Sunday, December 4, 2011

Grazian is blue about the blues--Katie Moore

Grazian talks about “the sliding scale of authenticity,” (2003:13) with an example being that blues performed by black musicians are perceived as more authentic that white musicians, and both are more authentic than the Japanese American performers in Chicago.  But isn’t this assuming a shared baseline of what is authentic? Just as BBQ-lovers have different ideas of “authentic” BBQ (vinegar-based in the Carolinas, ketchup-based in Texas), don’t different audiences have different ideas about what authentic Chicago blues is?  Even as each musician seems to be performing for their audience’s ideas of authentic Chicago blues (or what the performer thinks their audience considers authentic), they are forming this idea of authenticity off of the foundations already set in their own minds.  Similarly, the audience judges the performer’s authenticity based on whatever touchstones they have in their own mind, and how well the performer embodies this, but perhaps these touchstones are different for different people.  Could not the Japanese blues performer be representative of the “authentic” Chicago blues experience in the contemporary city, a place where minorities groups can carve their own identities within a city rooted in the blues of African American musicians.

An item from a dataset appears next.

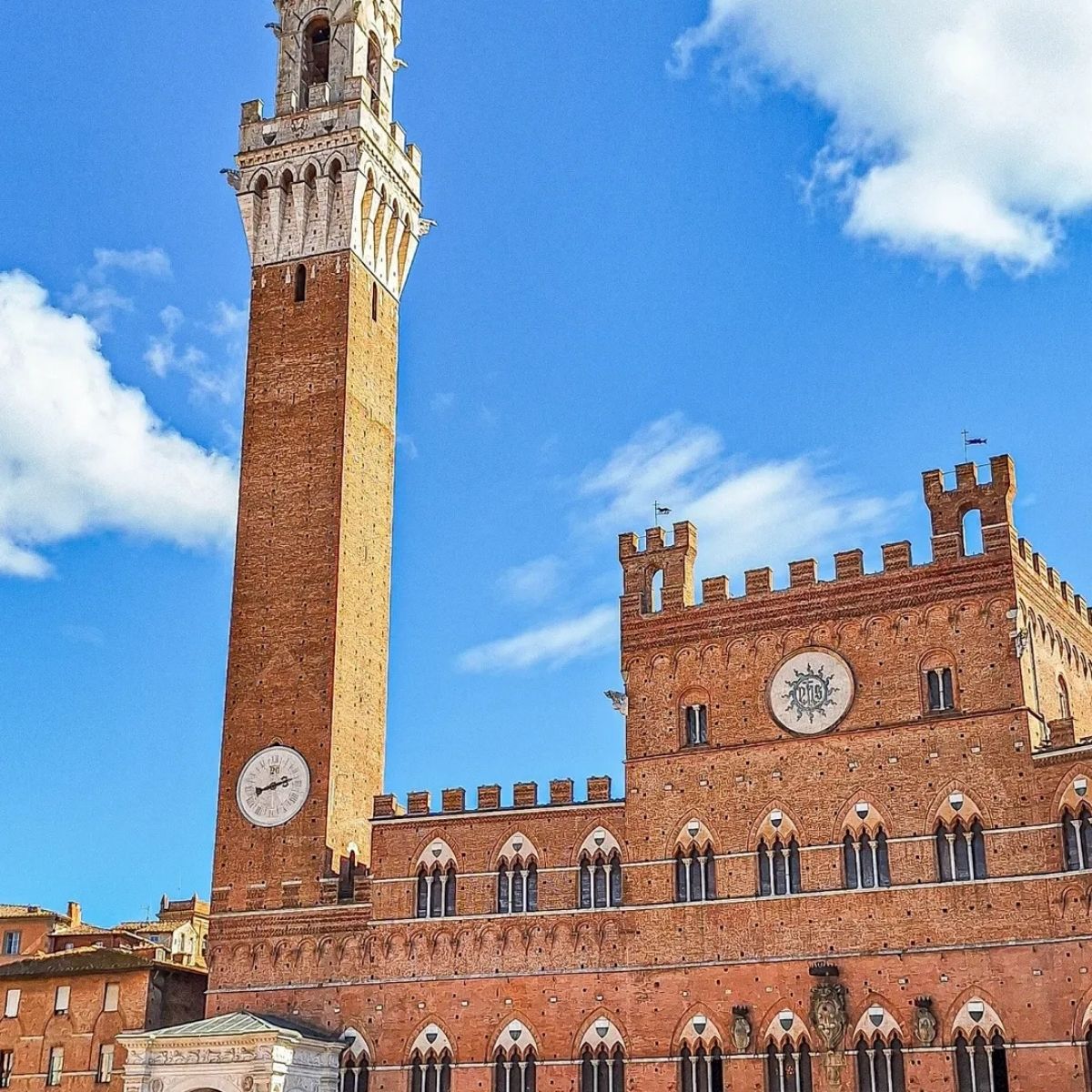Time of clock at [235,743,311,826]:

Race seems to be almost inseparable from public consumption of the blues.  Grazian highlights that while blues popularity has progressively dwindled among black consumers, it has steadily gained popularity in white audiences who, in consuming blues, want to be consumed by the environment and experience of “authentic” musicians: i.e. musicians exhibit blackness in the “right” ways (20).  The bluesy accountant in the below comic, like many white consumers, was probably exposed to blues music through popular culture references like the Blues Brothers, who they can self-identify with, but believe that true blues will be found on stage in the run-down bars of Chicago where “authentic-looking blues musicians, who are generally uneducated American black men affected by blindness, or else they walk on a wooden leg or with a secondhand crutch” tell the stories of lost love and bad luck through the strumming of their guitars (13) .


However, Grazian laments that “the search for authenticity is always a failing prospect” for the true blues expert (whoever that is), much to the dismay of local blues bar-rats nostalgic for what once was (11).  But for the “thrill-seeking” blues tourist, perhaps the few hours of smoke and mirrors and music is enough to satisfy the “authenticity they fetishize” (59).  So who’s authenticity matters most?  Isn’t it, after all, in the eye of the beholder, wherever they lie on that “sliding scale?”